*QUOTED PASSAGE:*

______________________________

Loans receivable that management has the intent and ability to hold for the foreseeable future or until maturity or payoff are stated at their outstanding unpaid principal balances, net of an allowance for loan and lease losses and any deferred fees.  Interest income is accrued on the unpaid principal balance.  Loan origination fees, net of certain direct origination costs, are deferred and recognized as an adjustment of the yield (interest income) of the related loans using the level-yield method without anticipating prepayments.  Customers Bank is generally amortizing these amounts over the contractual life of the loans. Loans acquired in a FDIC-assisted acquisition, that are subject to a loss share agreement, are referred to as “covered loans” and are reported separately in the balance sheet.
 
The accrual of interest is generally discontinued when the contractual payment of principal or interest has become 90 days past due or when management has doubts about further collectability of principal or interest, even though the loan is currently performing.  A loan may remain on accrual status if it is in the process of collection and is well secured.  When a loan is placed on nonaccrual status, unpaid interest credited to income is reversed. Interest received on nonaccrual loans is applied against principal until all principal has been repaid.  Thereafter, interest payments are recognized as income until all unpaid interest has been received.  Generally, loans are restored to accrual status when the obligation is brought current and has performed in accordance with the contractual terms for a minimum of six months and the ultimate collectability of the total contractual principal and interest is no longer in doubt.

______________________________

*RECORDED INFORMATION:*
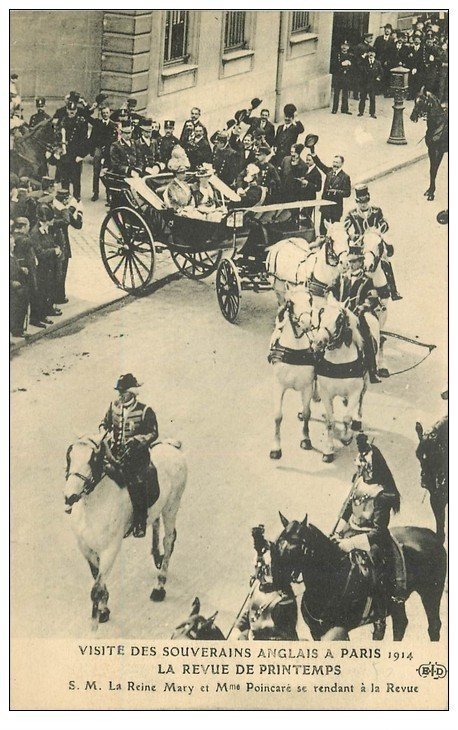 PARIS. Visite des Souverains Anglais Reine Mary et Poincaré 1914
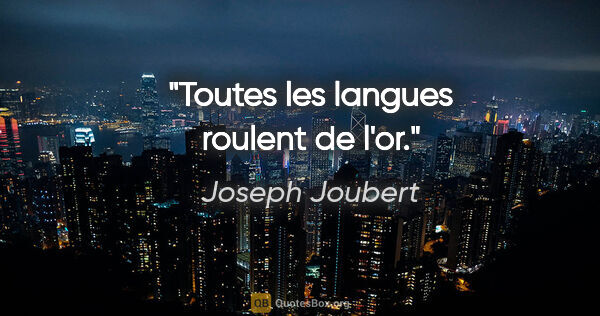 Joseph Joubert citation: "Toutes les langues roulent de l'or."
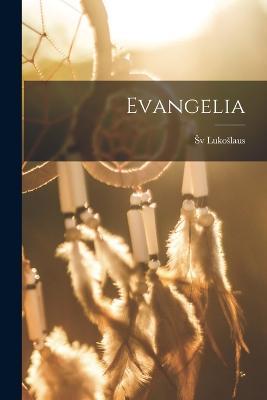 Evangelia - Sv Lukoslaus - cover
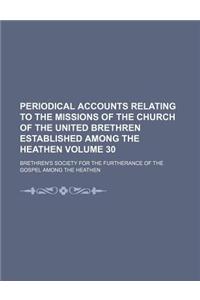 Periodical Accounts Relating to the Missions of the Church of the United Brethren Established Among the Heathen Volume 30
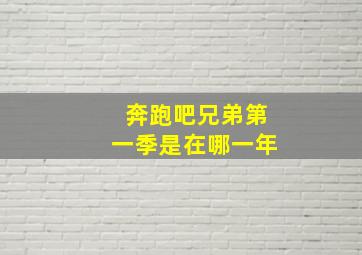 奔跑吧兄弟第一季是在哪一年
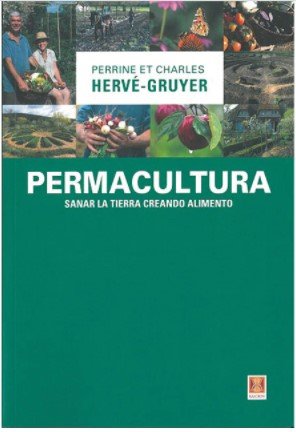 Permacultura. Sanar La Tierra Creando Alimento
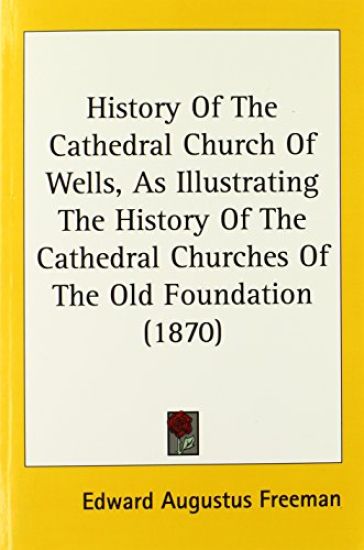 History Of The Cathedral Church Of Wells, As Illustrating The History Of The Cathedral Churches Of The Old Foundation 1870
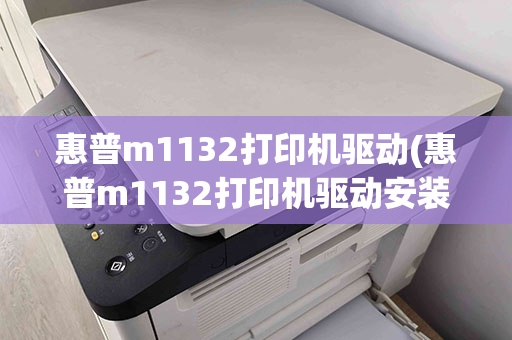 惠普m1132打印机驱动(惠普m1132打印机驱动安装教程)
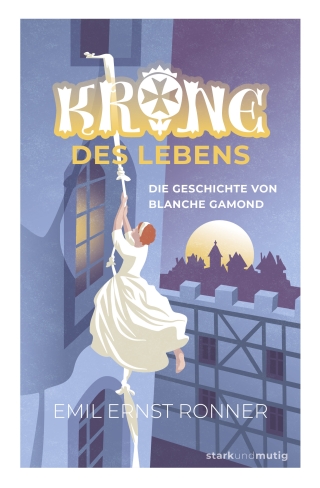 Krone des Lebens – Die Geschichte von Blanche Gamond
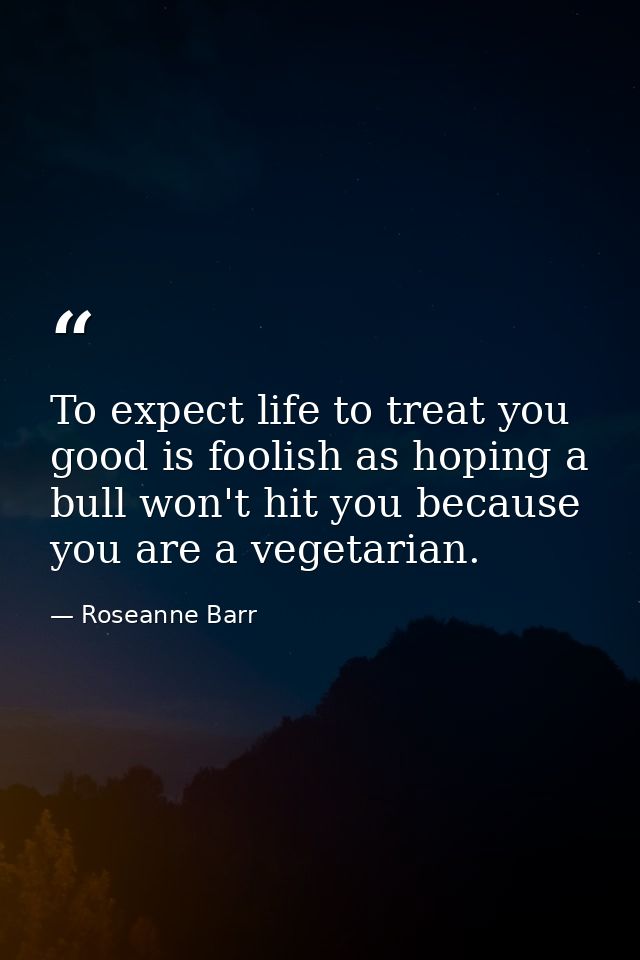 To expect life to treat you good is foolish as hoping a bull won't hit you because you are a vegetarian. — Roseanne Barr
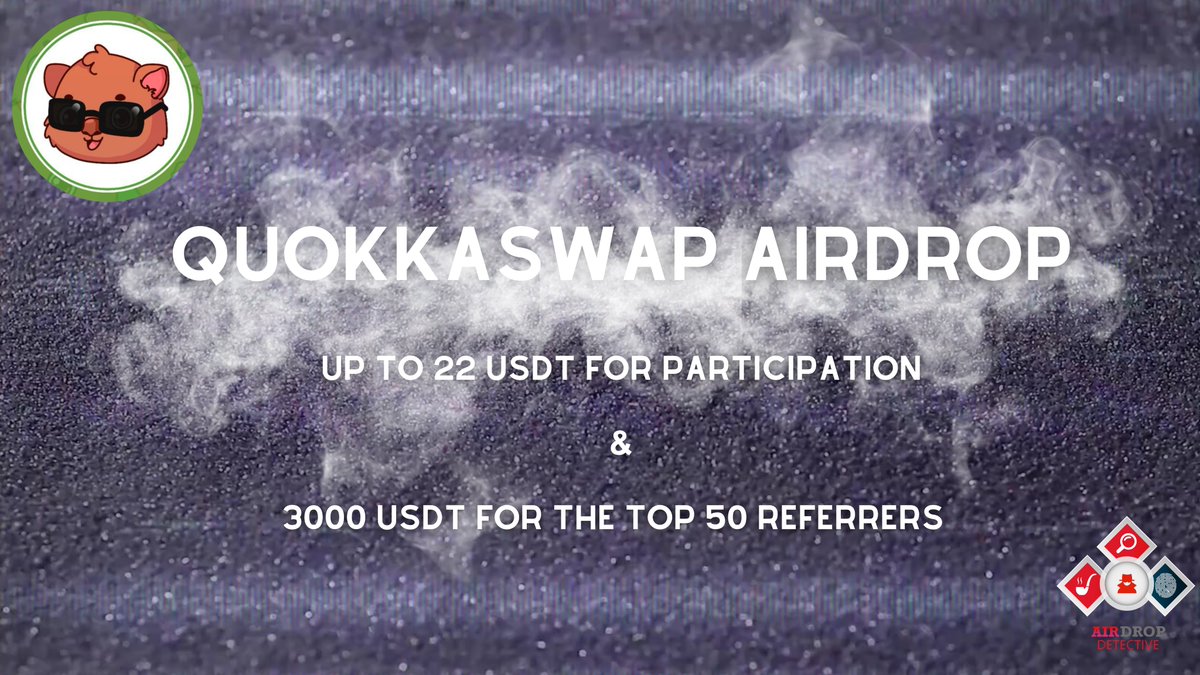 🔍 QuokkaSwap #Airdrop 💲 Reward: Up to 22 USDT + 3K USDT referral pool 🔴 Start the airdrop bot: t.me/QuokkaSwap_bot 🔘 Do the tasks on the bot & submit your data. 🔘 Details: youtu.be/9JHPJ54Ym40 #Airdrops #Bitcoin #QuokkaSwap #AirdropDetective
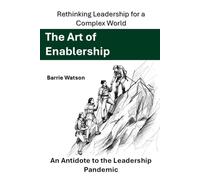 The Art of Enablership: Rethinking Leadership for a Complex World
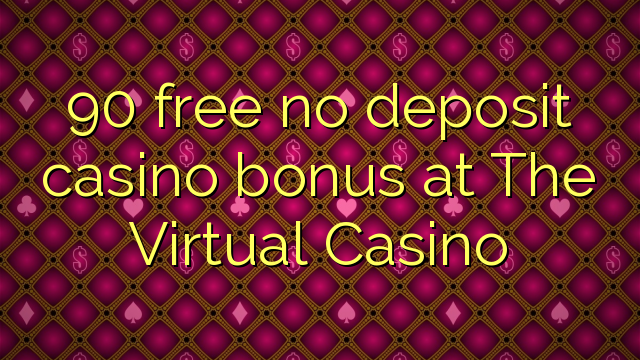 90 free no deposit casino bonus at The Virtual Casino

______________________________

*TASK REQUIREMENTS:*
**a.** Reproduce the loan accounting policy from "Loans receivable that" to "in the balance sheet.".
**b.** Write the next part of the loan accounting policy, picking up after its final sentence.
The listing is separate material and has no connection to the loan accounting policy.

*TASK ANSWERS:*
**a.**
Loans receivable that management has the intent and ability to hold for the foreseeable future or until maturity or payoff are stated at their outstanding unpaid principal balances, net of an allowance for loan and lease losses and any deferred fees.  Interest income is accrued on the unpaid principal balance.  Loan origination fees, net of certain direct origination costs, are deferred and recognized as an adjustment of the yield (interest income) of the related loans using the level-yield method without anticipating prepayments.  Customers Bank is generally amortizing these amounts over the contractual life of the loans. Loans acquired in a FDIC-assisted acquisition, that are subject to a loss share agreement, are referred to as “covered loans” and are reported separately in the balance sheet.

**b.**
 
Transfers of financial assets, including loan participations sold, are accounted for as sales, when control over the assets has been surrendered.  Control over transferred assets is deemed to be surrendered when (1) the assets have been isolated from Customers Bank, (2) the transferee obtains the right (free of conditions that constrain it from taking advantage of that right) to pledge or exchange the transferred assets, and (3) Customers Bank does not maintain effective control over the transferred assets through an agreement to repurchase them before their maturity.

Customers Bank segregates its loan portfolio into seven segments in the evaluation of the allowance for loan and lease losses.  Customers Bank loan segments are: commercial and industrial, construction, commercial real estate, residential real estate, mortgage warehouse, manufactured housing and consumer loans.  Customers Bank also breaks the residential real estate loan segment into two classes:  the first mortgage and home equity loan classes to further monitor credit risk.  The inherent credit risks within the loan portfolio varies depending upon the loan type.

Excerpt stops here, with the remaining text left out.